Some of them are. For example, it's possible to find smaller, repeated sub-objects within larger objects and across larger objects. A good example-- children actually learn word meanings before syllable meanings in some cases, only later realizing that particular syllables seem to have consistent meanings across words. But there is another type of pattern that doesn't seem to be covered: consistencies in probabilities of various contexts. When two different patterns occur repeatedly in similar situations, they should be deemed "the same" (so-called variable patterns or quotient-objects). This can be taken care of, however, simply by realizing that (1) I've already declared that the larger patterns an object occurs in are class variables, and (2) I've been working under the assumption that the system looks for patterns between classes.
Everything seems to add up.
(1) We've got data made of basic sensory percepts linked up in some way. Each basic percept is represented by a class.
(2) We record the probabilities of various aggregations of percepts in some way. Each possible aggregate (or at least each aggregate that the system decides is worth noting) is a class.

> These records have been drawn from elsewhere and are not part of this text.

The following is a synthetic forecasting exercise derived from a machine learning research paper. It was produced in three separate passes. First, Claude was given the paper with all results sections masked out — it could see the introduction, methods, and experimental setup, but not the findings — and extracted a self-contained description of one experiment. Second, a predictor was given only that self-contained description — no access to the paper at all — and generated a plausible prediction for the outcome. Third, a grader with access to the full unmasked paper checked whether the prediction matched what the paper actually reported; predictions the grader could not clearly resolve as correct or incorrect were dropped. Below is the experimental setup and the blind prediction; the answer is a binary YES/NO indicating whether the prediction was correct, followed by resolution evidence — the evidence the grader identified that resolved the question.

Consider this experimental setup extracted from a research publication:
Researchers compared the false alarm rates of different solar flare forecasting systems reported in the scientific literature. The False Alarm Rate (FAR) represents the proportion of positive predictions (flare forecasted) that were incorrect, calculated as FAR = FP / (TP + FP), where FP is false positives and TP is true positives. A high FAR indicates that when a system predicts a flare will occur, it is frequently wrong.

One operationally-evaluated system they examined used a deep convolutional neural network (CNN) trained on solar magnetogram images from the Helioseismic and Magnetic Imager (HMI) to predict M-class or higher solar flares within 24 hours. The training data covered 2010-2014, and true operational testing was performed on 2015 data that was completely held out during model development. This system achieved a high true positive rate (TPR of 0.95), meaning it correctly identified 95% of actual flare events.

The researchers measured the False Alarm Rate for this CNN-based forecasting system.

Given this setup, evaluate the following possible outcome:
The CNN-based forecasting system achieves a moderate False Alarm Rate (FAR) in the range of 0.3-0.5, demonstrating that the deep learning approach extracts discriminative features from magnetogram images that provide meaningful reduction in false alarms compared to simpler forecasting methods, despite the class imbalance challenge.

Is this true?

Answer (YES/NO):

(3) Interpretations of the data are created using the aggregates, replacing lower percepts with aggregate labels (corresponding to the aggregate classes). These interpretations can then be treated as data, and all properties of the classes are available as variables of the labeled aggregates.
(4) If a class occurs as part of a larger aggregate that is recorded, then that fact is recorded within the class; in other words, the likely contexts of a class's instances are a variable of the class.
(5) The entire range of classes is also treated as data, which the system tries to find patterns in.
Well, the discussion of the reduction turned out longer than I'd planned, so the other part will have to wait until later.